(EXERCISE AIM) Gather every line in the entries below that contains the word "seen", and copy each of those lines in full.

(PROVIDED ENTRIES)
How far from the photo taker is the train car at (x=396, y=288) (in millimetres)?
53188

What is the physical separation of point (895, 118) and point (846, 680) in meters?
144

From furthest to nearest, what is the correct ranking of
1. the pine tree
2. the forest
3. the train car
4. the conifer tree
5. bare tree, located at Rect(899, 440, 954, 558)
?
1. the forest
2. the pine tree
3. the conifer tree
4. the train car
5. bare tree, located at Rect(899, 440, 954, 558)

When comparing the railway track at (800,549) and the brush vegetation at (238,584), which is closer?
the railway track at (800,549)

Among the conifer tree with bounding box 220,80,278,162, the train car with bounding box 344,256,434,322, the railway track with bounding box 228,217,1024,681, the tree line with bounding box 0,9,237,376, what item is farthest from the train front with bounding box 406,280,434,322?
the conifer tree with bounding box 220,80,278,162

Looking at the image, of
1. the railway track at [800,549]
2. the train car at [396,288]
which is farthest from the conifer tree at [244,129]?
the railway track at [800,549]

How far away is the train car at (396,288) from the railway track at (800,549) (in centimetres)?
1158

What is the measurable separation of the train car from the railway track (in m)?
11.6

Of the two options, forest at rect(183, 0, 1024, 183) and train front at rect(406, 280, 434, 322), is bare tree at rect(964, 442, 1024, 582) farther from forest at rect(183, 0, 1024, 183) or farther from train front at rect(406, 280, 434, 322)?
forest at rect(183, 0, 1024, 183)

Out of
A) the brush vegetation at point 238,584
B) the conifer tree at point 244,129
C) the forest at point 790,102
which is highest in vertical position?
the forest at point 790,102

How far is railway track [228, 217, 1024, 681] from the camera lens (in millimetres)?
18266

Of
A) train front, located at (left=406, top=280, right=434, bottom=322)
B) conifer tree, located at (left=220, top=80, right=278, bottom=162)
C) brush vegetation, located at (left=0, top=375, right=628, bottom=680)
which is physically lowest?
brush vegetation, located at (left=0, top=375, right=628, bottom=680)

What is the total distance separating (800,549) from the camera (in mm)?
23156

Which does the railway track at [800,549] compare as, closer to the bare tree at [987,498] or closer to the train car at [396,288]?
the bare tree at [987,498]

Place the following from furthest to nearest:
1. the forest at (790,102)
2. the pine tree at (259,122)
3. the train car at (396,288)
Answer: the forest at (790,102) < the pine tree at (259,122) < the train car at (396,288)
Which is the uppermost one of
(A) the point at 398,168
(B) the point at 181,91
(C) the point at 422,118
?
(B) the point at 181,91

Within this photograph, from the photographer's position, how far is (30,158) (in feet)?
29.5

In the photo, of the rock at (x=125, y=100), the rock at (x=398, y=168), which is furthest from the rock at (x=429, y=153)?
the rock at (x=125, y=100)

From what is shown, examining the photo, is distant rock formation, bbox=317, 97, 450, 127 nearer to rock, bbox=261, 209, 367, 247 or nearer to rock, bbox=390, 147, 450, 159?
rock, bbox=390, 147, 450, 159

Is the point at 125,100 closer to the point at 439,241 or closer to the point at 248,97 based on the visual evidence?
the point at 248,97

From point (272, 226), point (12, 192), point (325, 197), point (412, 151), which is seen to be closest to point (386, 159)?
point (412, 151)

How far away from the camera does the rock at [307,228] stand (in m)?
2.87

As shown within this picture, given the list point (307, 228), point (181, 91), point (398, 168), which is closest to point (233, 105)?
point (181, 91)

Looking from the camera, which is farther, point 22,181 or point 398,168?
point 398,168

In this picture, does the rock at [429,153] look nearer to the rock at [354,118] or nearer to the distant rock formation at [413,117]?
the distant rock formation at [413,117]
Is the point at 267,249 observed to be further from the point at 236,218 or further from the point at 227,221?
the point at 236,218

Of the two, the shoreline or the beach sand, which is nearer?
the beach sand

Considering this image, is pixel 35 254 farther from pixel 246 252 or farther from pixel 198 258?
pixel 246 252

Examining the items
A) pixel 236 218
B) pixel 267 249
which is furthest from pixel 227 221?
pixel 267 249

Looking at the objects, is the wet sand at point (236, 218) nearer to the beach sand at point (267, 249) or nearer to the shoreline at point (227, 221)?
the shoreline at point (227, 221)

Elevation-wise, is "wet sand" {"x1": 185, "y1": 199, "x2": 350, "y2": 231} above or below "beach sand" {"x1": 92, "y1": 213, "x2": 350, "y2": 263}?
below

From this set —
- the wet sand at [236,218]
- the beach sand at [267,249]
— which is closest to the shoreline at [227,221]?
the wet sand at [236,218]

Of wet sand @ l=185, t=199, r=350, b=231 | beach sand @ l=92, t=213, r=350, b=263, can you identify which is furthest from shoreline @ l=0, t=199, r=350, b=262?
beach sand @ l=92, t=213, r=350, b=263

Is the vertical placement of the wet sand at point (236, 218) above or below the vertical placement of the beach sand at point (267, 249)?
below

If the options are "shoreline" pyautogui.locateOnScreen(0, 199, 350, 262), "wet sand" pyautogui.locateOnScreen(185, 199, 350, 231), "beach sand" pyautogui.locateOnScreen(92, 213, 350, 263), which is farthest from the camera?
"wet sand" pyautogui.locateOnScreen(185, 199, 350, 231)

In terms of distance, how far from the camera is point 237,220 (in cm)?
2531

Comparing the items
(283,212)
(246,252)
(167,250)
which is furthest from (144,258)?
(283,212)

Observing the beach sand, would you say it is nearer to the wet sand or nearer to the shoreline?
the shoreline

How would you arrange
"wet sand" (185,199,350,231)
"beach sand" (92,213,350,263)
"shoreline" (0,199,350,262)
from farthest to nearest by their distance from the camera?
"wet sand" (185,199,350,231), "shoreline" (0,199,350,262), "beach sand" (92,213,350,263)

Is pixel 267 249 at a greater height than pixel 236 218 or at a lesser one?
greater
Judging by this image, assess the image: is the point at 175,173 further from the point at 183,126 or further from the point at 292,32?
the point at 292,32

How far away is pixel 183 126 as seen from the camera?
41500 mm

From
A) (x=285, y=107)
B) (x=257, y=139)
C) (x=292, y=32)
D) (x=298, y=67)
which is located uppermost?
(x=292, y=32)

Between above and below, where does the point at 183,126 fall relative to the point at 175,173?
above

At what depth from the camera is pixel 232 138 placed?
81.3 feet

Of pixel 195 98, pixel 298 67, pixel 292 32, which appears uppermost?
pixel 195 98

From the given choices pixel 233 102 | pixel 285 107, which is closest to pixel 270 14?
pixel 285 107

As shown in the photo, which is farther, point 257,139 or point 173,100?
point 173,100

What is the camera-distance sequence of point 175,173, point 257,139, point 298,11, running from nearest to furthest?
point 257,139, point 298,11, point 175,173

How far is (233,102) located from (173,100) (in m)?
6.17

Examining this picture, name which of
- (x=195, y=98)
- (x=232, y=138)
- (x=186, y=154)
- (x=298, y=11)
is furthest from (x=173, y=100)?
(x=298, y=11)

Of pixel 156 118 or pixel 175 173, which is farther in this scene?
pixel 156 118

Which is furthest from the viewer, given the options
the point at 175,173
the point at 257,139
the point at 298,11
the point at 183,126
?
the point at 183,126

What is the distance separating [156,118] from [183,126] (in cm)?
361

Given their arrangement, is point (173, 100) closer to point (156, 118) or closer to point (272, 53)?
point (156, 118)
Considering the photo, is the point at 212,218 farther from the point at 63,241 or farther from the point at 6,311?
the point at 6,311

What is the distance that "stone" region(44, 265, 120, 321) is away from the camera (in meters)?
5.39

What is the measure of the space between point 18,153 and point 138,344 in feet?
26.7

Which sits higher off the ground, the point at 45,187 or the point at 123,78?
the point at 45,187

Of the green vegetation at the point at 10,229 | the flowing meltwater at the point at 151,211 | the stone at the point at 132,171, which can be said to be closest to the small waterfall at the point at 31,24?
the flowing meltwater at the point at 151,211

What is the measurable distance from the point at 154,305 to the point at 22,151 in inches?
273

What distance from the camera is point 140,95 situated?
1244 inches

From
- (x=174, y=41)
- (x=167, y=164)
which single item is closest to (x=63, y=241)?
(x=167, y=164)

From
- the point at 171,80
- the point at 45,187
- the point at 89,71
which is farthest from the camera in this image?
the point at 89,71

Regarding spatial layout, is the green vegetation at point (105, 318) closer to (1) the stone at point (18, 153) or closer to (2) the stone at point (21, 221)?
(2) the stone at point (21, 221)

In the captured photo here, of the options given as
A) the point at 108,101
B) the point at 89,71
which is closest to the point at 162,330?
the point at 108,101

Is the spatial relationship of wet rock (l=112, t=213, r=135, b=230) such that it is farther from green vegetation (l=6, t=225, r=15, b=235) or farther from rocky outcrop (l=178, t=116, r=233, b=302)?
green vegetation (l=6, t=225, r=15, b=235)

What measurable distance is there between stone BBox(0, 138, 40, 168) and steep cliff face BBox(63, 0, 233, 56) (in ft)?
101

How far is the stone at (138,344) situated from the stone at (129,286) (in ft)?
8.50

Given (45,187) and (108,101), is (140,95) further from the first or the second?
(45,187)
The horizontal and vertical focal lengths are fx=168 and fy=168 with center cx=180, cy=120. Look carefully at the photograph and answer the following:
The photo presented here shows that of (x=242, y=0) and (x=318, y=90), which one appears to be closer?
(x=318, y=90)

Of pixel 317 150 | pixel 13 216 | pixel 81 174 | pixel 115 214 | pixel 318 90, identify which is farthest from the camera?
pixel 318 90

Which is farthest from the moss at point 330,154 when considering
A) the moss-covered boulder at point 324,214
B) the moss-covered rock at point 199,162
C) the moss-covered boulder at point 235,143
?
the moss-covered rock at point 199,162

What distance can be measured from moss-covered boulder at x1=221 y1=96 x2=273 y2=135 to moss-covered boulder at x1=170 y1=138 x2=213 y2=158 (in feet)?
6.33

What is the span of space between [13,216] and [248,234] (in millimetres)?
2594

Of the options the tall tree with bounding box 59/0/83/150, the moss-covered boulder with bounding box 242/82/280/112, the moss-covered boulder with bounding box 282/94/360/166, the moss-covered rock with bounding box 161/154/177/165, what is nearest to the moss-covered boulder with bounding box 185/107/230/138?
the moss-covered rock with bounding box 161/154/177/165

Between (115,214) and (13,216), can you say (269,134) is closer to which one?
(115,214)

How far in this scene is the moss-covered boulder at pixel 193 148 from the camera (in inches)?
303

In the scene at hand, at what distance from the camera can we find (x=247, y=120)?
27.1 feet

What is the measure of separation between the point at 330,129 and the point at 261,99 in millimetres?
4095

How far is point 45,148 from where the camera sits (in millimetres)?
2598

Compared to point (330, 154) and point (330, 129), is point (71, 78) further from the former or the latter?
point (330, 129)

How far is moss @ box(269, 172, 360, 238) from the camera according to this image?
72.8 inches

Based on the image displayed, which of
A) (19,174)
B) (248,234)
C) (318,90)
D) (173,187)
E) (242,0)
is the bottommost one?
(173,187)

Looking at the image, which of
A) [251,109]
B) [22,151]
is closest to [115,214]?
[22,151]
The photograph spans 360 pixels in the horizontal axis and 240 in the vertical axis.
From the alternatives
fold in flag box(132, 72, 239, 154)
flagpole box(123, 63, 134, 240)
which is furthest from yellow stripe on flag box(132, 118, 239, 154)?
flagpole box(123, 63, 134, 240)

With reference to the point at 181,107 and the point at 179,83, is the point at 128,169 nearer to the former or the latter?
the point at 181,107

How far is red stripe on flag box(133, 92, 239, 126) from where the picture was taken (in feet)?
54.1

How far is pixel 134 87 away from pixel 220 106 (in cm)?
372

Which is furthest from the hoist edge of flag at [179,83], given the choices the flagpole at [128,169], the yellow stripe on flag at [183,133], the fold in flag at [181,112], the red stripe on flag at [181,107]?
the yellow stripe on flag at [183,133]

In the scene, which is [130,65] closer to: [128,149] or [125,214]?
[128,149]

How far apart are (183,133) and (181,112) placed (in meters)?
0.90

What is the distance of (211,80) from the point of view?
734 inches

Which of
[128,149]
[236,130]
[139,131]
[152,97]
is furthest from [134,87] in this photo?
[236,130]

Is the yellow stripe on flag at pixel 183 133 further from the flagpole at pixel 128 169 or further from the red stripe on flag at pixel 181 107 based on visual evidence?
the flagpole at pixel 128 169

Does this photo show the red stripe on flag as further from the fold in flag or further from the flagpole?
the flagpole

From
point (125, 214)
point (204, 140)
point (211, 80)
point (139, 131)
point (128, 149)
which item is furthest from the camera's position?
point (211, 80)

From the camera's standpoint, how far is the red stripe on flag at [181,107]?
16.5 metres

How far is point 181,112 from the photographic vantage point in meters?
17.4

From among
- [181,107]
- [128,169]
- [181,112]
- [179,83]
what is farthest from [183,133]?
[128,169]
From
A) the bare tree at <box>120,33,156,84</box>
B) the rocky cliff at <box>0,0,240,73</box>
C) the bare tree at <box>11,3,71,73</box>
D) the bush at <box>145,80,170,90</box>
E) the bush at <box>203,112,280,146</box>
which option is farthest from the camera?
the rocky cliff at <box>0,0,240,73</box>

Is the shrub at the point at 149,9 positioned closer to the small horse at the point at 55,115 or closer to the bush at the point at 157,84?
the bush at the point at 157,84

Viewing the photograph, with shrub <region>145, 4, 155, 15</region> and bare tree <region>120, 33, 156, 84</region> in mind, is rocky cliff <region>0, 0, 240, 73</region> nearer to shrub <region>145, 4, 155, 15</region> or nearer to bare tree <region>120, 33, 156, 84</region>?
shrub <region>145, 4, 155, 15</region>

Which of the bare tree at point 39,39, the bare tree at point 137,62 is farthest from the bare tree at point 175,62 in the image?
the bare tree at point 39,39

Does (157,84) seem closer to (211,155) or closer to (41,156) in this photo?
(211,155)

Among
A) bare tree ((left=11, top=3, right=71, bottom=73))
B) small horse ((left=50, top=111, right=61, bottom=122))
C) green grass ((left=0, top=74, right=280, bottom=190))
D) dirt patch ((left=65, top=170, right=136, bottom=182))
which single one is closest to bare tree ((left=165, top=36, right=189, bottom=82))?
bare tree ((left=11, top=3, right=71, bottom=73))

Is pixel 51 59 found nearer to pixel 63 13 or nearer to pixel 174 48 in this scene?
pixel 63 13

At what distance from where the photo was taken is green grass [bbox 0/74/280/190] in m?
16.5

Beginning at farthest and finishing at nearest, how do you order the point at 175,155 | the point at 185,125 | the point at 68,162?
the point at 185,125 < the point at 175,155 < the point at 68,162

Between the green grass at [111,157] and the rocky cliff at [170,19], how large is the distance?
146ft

(ANSWER TO THE TASK)
From point (272, 226), point (12, 192), point (325, 197), point (412, 151), which is seen to be closest to point (386, 159)?
How far away is pixel 183 126 as seen from the camera?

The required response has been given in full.